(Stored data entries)
[START]
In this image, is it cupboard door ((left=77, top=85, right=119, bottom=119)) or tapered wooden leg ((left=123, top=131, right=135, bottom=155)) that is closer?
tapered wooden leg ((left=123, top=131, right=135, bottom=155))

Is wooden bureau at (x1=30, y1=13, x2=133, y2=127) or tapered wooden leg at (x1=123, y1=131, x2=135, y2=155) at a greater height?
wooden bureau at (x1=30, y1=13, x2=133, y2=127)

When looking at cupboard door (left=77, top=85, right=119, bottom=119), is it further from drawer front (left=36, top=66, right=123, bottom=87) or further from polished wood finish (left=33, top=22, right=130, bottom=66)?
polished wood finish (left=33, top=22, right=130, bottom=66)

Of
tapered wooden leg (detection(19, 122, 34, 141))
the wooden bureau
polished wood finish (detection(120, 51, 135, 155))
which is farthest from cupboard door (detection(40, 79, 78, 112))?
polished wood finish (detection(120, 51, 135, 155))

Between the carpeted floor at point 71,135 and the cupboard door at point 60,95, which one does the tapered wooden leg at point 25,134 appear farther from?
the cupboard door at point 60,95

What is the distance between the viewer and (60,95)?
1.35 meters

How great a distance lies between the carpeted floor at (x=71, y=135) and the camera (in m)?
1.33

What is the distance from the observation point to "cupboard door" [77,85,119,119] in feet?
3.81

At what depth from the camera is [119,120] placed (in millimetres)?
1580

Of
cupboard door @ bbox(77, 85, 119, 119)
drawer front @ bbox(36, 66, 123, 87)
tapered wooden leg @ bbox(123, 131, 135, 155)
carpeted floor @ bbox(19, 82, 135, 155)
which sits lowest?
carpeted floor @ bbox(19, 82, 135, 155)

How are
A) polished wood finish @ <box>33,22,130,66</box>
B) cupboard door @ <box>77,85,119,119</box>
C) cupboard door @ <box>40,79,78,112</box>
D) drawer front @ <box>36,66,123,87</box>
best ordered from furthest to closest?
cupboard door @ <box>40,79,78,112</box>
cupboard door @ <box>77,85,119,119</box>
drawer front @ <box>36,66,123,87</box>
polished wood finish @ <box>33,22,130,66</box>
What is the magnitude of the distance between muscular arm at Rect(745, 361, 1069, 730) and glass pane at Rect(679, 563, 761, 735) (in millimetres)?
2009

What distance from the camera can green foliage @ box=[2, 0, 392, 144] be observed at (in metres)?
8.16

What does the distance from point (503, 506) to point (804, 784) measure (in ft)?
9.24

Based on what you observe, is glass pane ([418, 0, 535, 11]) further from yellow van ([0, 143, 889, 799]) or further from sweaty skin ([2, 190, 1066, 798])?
[END]
» **What to work on**
Print out the whole listing exactly as it appears.

» **The result**
In this image, is it cupboard door ((left=77, top=85, right=119, bottom=119)) or tapered wooden leg ((left=123, top=131, right=135, bottom=155)) that is closer?
tapered wooden leg ((left=123, top=131, right=135, bottom=155))

Is wooden bureau at (x1=30, y1=13, x2=133, y2=127) or tapered wooden leg at (x1=123, y1=131, x2=135, y2=155) at a greater height?
wooden bureau at (x1=30, y1=13, x2=133, y2=127)

When looking at cupboard door (left=77, top=85, right=119, bottom=119), is it further from drawer front (left=36, top=66, right=123, bottom=87) or further from polished wood finish (left=33, top=22, right=130, bottom=66)?
polished wood finish (left=33, top=22, right=130, bottom=66)

Of
tapered wooden leg (detection(19, 122, 34, 141))
the wooden bureau
polished wood finish (detection(120, 51, 135, 155))
which is farthest from cupboard door (detection(40, 79, 78, 112))?
polished wood finish (detection(120, 51, 135, 155))

Between the carpeted floor at point 71,135 and the cupboard door at point 60,95, which one does the tapered wooden leg at point 25,134 appear farther from?
the cupboard door at point 60,95

What is the distance between the viewer and (60,95)?
1.35 meters

How great a distance lies between the carpeted floor at (x=71, y=135) and the camera (in m)?
1.33

What is the distance from the observation point to "cupboard door" [77,85,119,119] in feet?
3.81

At what depth from the camera is [119,120] placed (in millimetres)?
1580

Of
cupboard door @ bbox(77, 85, 119, 119)
drawer front @ bbox(36, 66, 123, 87)
tapered wooden leg @ bbox(123, 131, 135, 155)
carpeted floor @ bbox(19, 82, 135, 155)
which sits lowest?
carpeted floor @ bbox(19, 82, 135, 155)

How are
A) polished wood finish @ <box>33,22,130,66</box>
B) cupboard door @ <box>77,85,119,119</box>
C) cupboard door @ <box>40,79,78,112</box>
D) drawer front @ <box>36,66,123,87</box>
best ordered from furthest to closest?
cupboard door @ <box>40,79,78,112</box>
cupboard door @ <box>77,85,119,119</box>
drawer front @ <box>36,66,123,87</box>
polished wood finish @ <box>33,22,130,66</box>
What is the magnitude of the distance between muscular arm at Rect(745, 361, 1069, 730) and glass pane at Rect(679, 563, 761, 735) (in millimetres)?
2009

What distance from the camera can green foliage @ box=[2, 0, 392, 144] be observed at (in metres)?
8.16

What does the distance from point (503, 506) to point (804, 784) measure (in ft)?
9.24

Based on what you observe, is glass pane ([418, 0, 535, 11]) further from yellow van ([0, 143, 889, 799]) or further from sweaty skin ([2, 190, 1066, 798])?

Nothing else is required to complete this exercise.